[begin ENTRIES PROVIDED]
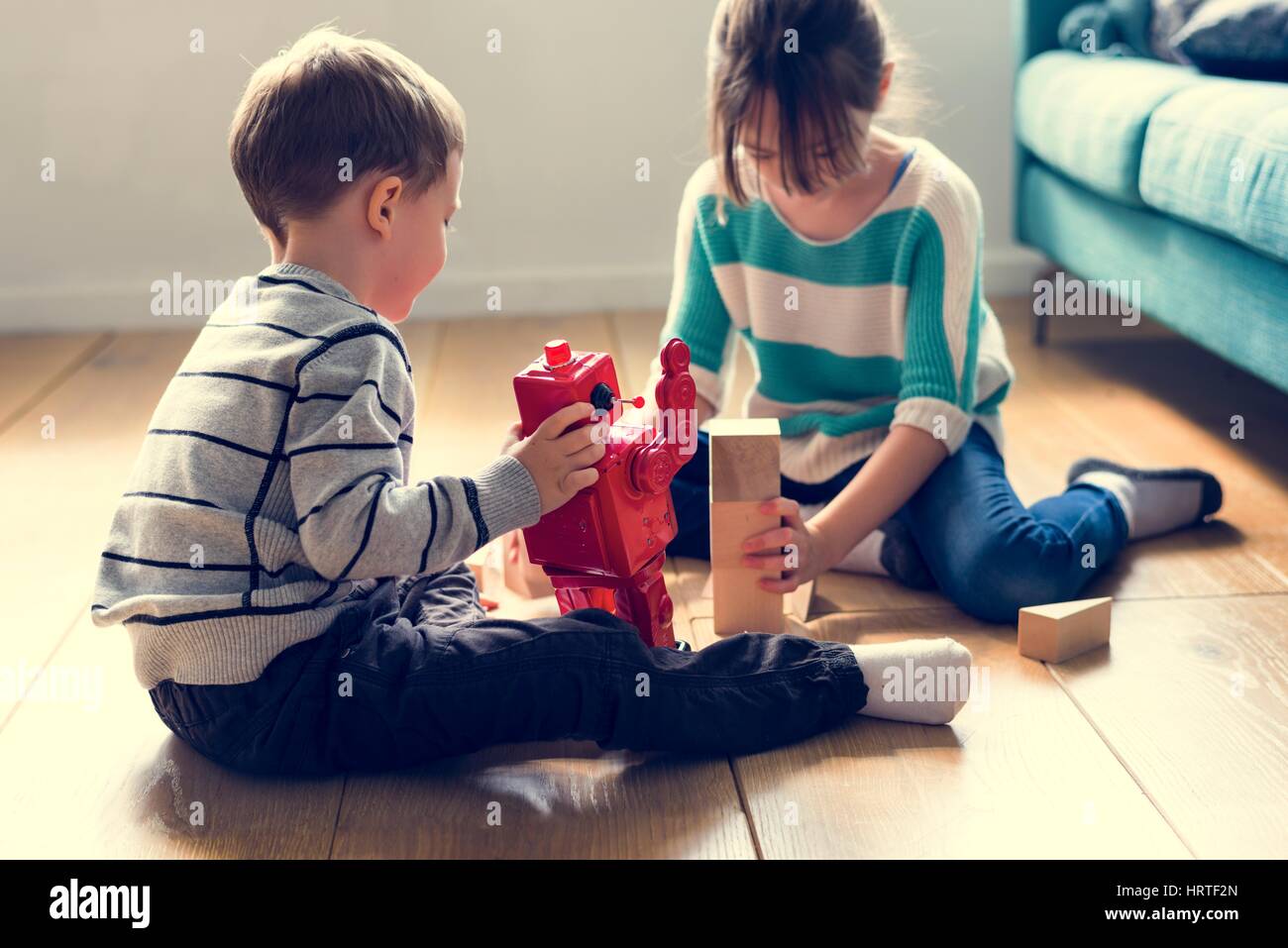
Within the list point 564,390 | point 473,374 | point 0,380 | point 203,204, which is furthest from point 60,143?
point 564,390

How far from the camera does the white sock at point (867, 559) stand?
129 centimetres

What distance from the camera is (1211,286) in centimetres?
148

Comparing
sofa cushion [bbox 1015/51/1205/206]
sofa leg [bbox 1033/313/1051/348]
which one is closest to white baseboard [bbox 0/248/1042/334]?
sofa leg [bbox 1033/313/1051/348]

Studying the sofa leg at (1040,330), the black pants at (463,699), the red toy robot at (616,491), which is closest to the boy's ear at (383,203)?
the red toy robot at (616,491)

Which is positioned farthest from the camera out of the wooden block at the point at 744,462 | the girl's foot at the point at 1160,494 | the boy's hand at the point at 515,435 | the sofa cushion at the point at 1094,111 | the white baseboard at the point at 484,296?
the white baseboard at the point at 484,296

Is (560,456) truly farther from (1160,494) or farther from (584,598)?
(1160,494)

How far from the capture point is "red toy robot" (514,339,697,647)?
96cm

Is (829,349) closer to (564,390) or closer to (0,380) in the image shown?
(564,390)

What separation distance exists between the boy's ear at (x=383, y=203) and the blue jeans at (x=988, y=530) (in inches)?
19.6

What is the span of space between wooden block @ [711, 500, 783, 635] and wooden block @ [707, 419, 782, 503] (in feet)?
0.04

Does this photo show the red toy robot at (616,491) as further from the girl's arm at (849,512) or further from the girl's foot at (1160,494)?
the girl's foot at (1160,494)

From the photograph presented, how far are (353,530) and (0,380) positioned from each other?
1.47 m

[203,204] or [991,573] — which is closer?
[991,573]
[end ENTRIES PROVIDED]
• _INSTRUCTIONS TO FOLLOW_
Reproduce every entry above word for word, leaving out the pictures.

• _EXPECTED ANSWER_
Within the list point 564,390 | point 473,374 | point 0,380 | point 203,204, which is furthest from point 60,143?
point 564,390

How far from the camera does the white sock at point (867, 559) stand?
129 centimetres

What distance from the camera is (1211,286) in centimetres?
148

Comparing
sofa cushion [bbox 1015/51/1205/206]
sofa leg [bbox 1033/313/1051/348]
which one is closest to white baseboard [bbox 0/248/1042/334]?
sofa leg [bbox 1033/313/1051/348]

Studying the sofa leg at (1040,330), the black pants at (463,699), the red toy robot at (616,491), which is closest to the boy's ear at (383,203)?
the red toy robot at (616,491)

Which is positioned farthest from the camera out of the wooden block at the point at 744,462 | the girl's foot at the point at 1160,494 | the boy's hand at the point at 515,435 | the sofa cushion at the point at 1094,111 | the white baseboard at the point at 484,296?
the white baseboard at the point at 484,296

Is (560,456) truly farther from (1160,494) or farther from (584,598)?
(1160,494)

How far from the capture point is "red toy robot" (514,339,697,647)?
96cm

Is (829,349) closer to (564,390) or closer to (0,380) in the image shown?
(564,390)

What separation distance exists between the boy's ear at (x=383, y=203) and the blue jeans at (x=988, y=530) (in inches)?
19.6

What is the span of space between wooden block @ [711, 500, 783, 635] and wooden block @ [707, 419, 782, 503] (in feet)?
0.04

Does this photo show the red toy robot at (616,491) as further from the girl's arm at (849,512) or further from the girl's foot at (1160,494)?
the girl's foot at (1160,494)

From the photograph presented, how far are (353,530) and (0,380) positioned from each other?
1.47 m

[203,204] or [991,573] — which is closer?
[991,573]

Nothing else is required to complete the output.